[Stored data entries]
· · ·

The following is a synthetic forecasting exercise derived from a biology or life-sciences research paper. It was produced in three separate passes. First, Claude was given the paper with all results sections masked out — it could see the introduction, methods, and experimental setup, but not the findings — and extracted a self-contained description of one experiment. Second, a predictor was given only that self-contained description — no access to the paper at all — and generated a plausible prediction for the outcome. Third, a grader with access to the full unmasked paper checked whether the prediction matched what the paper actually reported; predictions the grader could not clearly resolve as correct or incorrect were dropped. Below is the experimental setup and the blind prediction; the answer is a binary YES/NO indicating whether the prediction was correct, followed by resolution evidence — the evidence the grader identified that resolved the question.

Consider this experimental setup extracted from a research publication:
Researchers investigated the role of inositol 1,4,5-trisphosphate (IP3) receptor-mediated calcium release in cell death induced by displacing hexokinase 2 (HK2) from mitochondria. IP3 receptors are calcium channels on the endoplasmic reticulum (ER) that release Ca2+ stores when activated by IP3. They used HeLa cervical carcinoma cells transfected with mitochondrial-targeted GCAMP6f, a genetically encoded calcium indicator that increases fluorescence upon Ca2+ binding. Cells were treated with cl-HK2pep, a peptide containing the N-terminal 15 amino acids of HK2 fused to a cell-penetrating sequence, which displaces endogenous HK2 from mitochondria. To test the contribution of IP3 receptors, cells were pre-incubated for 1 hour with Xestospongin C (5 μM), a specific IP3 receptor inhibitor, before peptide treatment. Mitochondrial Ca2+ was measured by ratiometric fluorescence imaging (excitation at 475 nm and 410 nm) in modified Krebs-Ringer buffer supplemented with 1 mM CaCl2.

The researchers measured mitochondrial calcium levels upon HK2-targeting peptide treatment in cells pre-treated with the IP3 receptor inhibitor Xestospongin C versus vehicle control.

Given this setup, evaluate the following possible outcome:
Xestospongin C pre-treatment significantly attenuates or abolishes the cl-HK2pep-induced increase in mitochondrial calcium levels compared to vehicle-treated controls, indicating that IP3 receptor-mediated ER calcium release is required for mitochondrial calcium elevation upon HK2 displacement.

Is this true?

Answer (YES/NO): YES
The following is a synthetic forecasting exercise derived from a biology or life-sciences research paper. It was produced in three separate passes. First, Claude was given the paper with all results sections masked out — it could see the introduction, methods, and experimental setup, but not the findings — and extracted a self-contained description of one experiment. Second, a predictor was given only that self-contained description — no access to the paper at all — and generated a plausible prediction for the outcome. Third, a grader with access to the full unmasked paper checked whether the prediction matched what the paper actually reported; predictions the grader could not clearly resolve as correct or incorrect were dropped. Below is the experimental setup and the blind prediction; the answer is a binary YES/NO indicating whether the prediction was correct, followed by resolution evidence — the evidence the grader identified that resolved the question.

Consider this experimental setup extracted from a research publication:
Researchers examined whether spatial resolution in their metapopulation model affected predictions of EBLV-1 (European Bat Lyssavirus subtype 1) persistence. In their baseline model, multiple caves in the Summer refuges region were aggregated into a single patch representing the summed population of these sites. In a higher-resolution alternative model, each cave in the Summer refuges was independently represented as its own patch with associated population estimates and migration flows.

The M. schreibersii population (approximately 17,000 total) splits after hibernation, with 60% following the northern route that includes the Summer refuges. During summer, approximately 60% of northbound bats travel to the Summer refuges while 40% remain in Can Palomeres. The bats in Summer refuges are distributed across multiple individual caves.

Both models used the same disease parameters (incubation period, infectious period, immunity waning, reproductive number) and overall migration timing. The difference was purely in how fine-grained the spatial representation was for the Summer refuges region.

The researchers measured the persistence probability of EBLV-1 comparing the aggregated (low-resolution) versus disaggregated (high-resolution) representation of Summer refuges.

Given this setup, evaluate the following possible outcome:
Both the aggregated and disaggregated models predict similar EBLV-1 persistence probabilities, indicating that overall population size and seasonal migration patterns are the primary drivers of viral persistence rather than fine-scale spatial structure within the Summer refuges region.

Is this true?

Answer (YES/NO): YES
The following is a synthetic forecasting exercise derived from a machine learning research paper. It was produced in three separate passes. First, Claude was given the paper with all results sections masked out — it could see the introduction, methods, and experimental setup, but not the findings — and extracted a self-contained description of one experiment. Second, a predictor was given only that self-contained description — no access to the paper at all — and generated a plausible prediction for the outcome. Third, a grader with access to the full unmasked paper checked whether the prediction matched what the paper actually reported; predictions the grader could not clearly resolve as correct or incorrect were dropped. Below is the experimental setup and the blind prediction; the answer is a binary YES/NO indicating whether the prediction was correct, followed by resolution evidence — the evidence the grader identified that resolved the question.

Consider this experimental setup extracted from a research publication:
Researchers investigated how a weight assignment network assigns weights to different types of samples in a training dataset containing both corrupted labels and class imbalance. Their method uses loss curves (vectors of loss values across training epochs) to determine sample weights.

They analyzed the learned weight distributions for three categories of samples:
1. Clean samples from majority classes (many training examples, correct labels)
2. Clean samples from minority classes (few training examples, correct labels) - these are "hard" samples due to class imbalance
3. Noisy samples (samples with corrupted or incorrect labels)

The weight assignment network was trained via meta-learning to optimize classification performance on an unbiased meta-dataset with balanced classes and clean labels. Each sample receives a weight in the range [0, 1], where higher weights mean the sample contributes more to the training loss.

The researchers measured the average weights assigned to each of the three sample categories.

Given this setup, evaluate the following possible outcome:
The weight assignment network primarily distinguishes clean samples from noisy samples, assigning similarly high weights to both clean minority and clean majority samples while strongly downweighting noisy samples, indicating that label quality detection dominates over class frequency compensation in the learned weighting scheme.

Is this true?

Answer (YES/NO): NO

· · ·

Task to complete:
Set down each entry again, unchanged.

Reply:
The following is a synthetic forecasting exercise derived from a biology or life-sciences research paper. It was produced in three separate passes. First, Claude was given the paper with all results sections masked out — it could see the introduction, methods, and experimental setup, but not the findings — and extracted a self-contained description of one experiment. Second, a predictor was given only that self-contained description — no access to the paper at all — and generated a plausible prediction for the outcome. Third, a grader with access to the full unmasked paper checked whether the prediction matched what the paper actually reported; predictions the grader could not clearly resolve as correct or incorrect were dropped. Below is the experimental setup and the blind prediction; the answer is a binary YES/NO indicating whether the prediction was correct, followed by resolution evidence — the evidence the grader identified that resolved the question.

Consider this experimental setup extracted from a research publication:
Researchers investigated the role of inositol 1,4,5-trisphosphate (IP3) receptor-mediated calcium release in cell death induced by displacing hexokinase 2 (HK2) from mitochondria. IP3 receptors are calcium channels on the endoplasmic reticulum (ER) that release Ca2+ stores when activated by IP3. They used HeLa cervical carcinoma cells transfected with mitochondrial-targeted GCAMP6f, a genetically encoded calcium indicator that increases fluorescence upon Ca2+ binding. Cells were treated with cl-HK2pep, a peptide containing the N-terminal 15 amino acids of HK2 fused to a cell-penetrating sequence, which displaces endogenous HK2 from mitochondria. To test the contribution of IP3 receptors, cells were pre-incubated for 1 hour with Xestospongin C (5 μM), a specific IP3 receptor inhibitor, before peptide treatment. Mitochondrial Ca2+ was measured by ratiometric fluorescence imaging (excitation at 475 nm and 410 nm) in modified Krebs-Ringer buffer supplemented with 1 mM CaCl2.

The researchers measured mitochondrial calcium levels upon HK2-targeting peptide treatment in cells pre-treated with the IP3 receptor inhibitor Xestospongin C versus vehicle control.

Given this setup, evaluate the following possible outcome:
Xestospongin C pre-treatment significantly attenuates or abolishes the cl-HK2pep-induced increase in mitochondrial calcium levels compared to vehicle-treated controls, indicating that IP3 receptor-mediated ER calcium release is required for mitochondrial calcium elevation upon HK2 displacement.

Is this true?

Answer (YES/NO): YES
The following is a synthetic forecasting exercise derived from a biology or life-sciences research paper. It was produced in three separate passes. First, Claude was given the paper with all results sections masked out — it could see the introduction, methods, and experimental setup, but not the findings — and extracted a self-contained description of one experiment. Second, a predictor was given only that self-contained description — no access to the paper at all — and generated a plausible prediction for the outcome. Third, a grader with access to the full unmasked paper checked whether the prediction matched what the paper actually reported; predictions the grader could not clearly resolve as correct or incorrect were dropped. Below is the experimental setup and the blind prediction; the answer is a binary YES/NO indicating whether the prediction was correct, followed by resolution evidence — the evidence the grader identified that resolved the question.

Consider this experimental setup extracted from a research publication:
Researchers examined whether spatial resolution in their metapopulation model affected predictions of EBLV-1 (European Bat Lyssavirus subtype 1) persistence. In their baseline model, multiple caves in the Summer refuges region were aggregated into a single patch representing the summed population of these sites. In a higher-resolution alternative model, each cave in the Summer refuges was independently represented as its own patch with associated population estimates and migration flows.

The M. schreibersii population (approximately 17,000 total) splits after hibernation, with 60% following the northern route that includes the Summer refuges. During summer, approximately 60% of northbound bats travel to the Summer refuges while 40% remain in Can Palomeres. The bats in Summer refuges are distributed across multiple individual caves.

Both models used the same disease parameters (incubation period, infectious period, immunity waning, reproductive number) and overall migration timing. The difference was purely in how fine-grained the spatial representation was for the Summer refuges region.

The researchers measured the persistence probability of EBLV-1 comparing the aggregated (low-resolution) versus disaggregated (high-resolution) representation of Summer refuges.

Given this setup, evaluate the following possible outcome:
Both the aggregated and disaggregated models predict similar EBLV-1 persistence probabilities, indicating that overall population size and seasonal migration patterns are the primary drivers of viral persistence rather than fine-scale spatial structure within the Summer refuges region.

Is this true?

Answer (YES/NO): YES
The following is a synthetic forecasting exercise derived from a machine learning research paper. It was produced in three separate passes. First, Claude was given the paper with all results sections masked out — it could see the introduction, methods, and experimental setup, but not the findings — and extracted a self-contained description of one experiment. Second, a predictor was given only that self-contained description — no access to the paper at all — and generated a plausible prediction for the outcome. Third, a grader with access to the full unmasked paper checked whether the prediction matched what the paper actually reported; predictions the grader could not clearly resolve as correct or incorrect were dropped. Below is the experimental setup and the blind prediction; the answer is a binary YES/NO indicating whether the prediction was correct, followed by resolution evidence — the evidence the grader identified that resolved the question.

Consider this experimental setup extracted from a research publication:
Researchers investigated how a weight assignment network assigns weights to different types of samples in a training dataset containing both corrupted labels and class imbalance. Their method uses loss curves (vectors of loss values across training epochs) to determine sample weights.

They analyzed the learned weight distributions for three categories of samples:
1. Clean samples from majority classes (many training examples, correct labels)
2. Clean samples from minority classes (few training examples, correct labels) - these are "hard" samples due to class imbalance
3. Noisy samples (samples with corrupted or incorrect labels)

The weight assignment network was trained via meta-learning to optimize classification performance on an unbiased meta-dataset with balanced classes and clean labels. Each sample receives a weight in the range [0, 1], where higher weights mean the sample contributes more to the training loss.

The researchers measured the average weights assigned to each of the three sample categories.

Given this setup, evaluate the following possible outcome:
The weight assignment network primarily distinguishes clean samples from noisy samples, assigning similarly high weights to both clean minority and clean majority samples while strongly downweighting noisy samples, indicating that label quality detection dominates over class frequency compensation in the learned weighting scheme.

Is this true?

Answer (YES/NO): NO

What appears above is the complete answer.